Other offerings will include dog adoptions, a kayak giveaway and a daylong pickleball demonstration by the Lake County Tennis Club.
At noon there will be a talk by Nick Buettner, vice president of community engagement and producer of Blue Zones Expeditions. He is the brother of Dan Buettner, author of “The Blue Zones” and “The Blue Zones Solution.”
That will be followed by the inaugural Hope in the Park Concert featuring the music of Unity Voices, which will take place from 3 to 5 p.m. at the park’s band stage.
Gill said the event is meant to introduce the Blue Zones to Lake County. The goal is that visitors to the festival leave with the feeling that “the healthy choice can be the easy choice.”
“We have been in our foundation and planning phase for Blue Zones since October when the team came on board,” said Gill.
She said the steering committee and leadership team have almost completed their blueprint, or strategic plan, which will direct the project’s first year of activity. “We’re very much still in an exploration stage.”
The group also is working to decide on its marquee project, which will be unveiled early in the four-year initial project.
“This is a huge undertaking,” said Gill.
Part of the work involves studying what work is already being done to improve Lake County’s health outcomes — some of the worst in the state — and offer support to elevate those efforts, Gill said.
Gill said the strategic plan has goals and objectives that will be signed off on the steering committee on things we will focus on for the next four years. “Obviously, we can’t focus on everything,” she said, noting the many great ideas coming their way.
“The goal is at the end of four years, we will become a certified Blue Zone Project Community,” Gill said.
They will have to meet certain goals to do that, one of which is encouraging organizations, worksites and schools to register with them if they want to become Blue Zones approved.
So far, they have more than 10 such organizations, including Foods, Etc. in Clearlake, which has signed up to be the first Blue Zones approved grocery store in Lake County.
Another early adopter is the Lake County Library, which set up a walking moai, a group of friends that walks and talks together, Gill said. Moais gather in Lakeport at 8:30 a.m. on Thursdays and 10 a.m. on Saturdays in Middletown.

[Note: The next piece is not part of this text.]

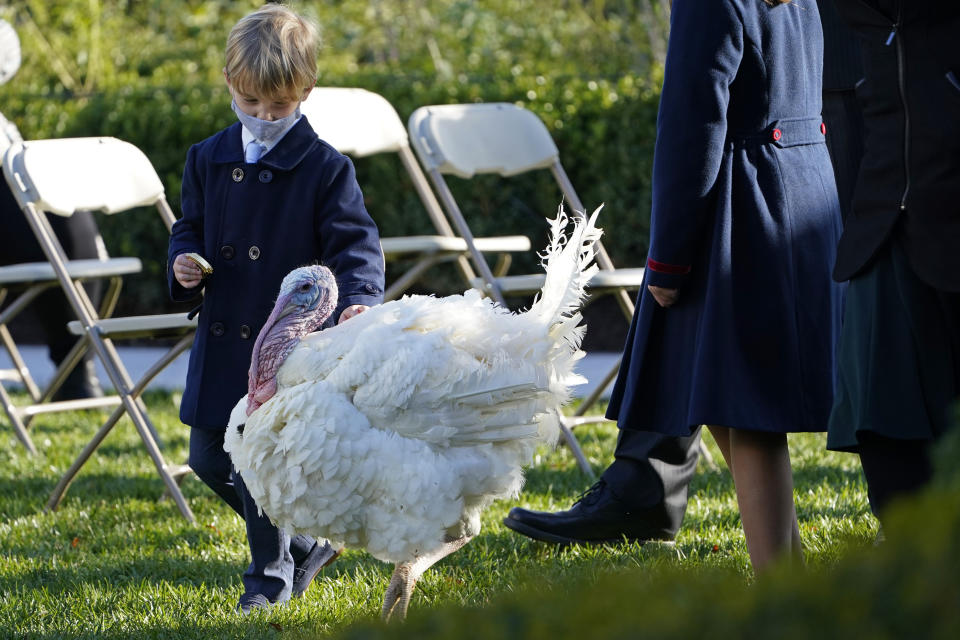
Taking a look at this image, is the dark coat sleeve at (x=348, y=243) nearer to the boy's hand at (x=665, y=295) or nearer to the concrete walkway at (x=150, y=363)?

Gill said another group that also is actively participating is the Kelseyville Sunrise Rotary, which is working stretching and other healthy practices into its meetings.
Blue Zones can be tailored to meet the needs of the community, Gill said.
She said the Blue Zones format offers a model, and there are 70 such projects now at work across the nation. There are six within Adventist Health’s footprint. Gill said a community comparable to Lake County is Corry, Pennsylvania, a rural area in the northwestern part of that state.
“We do have so many great things happening in our community,” she added.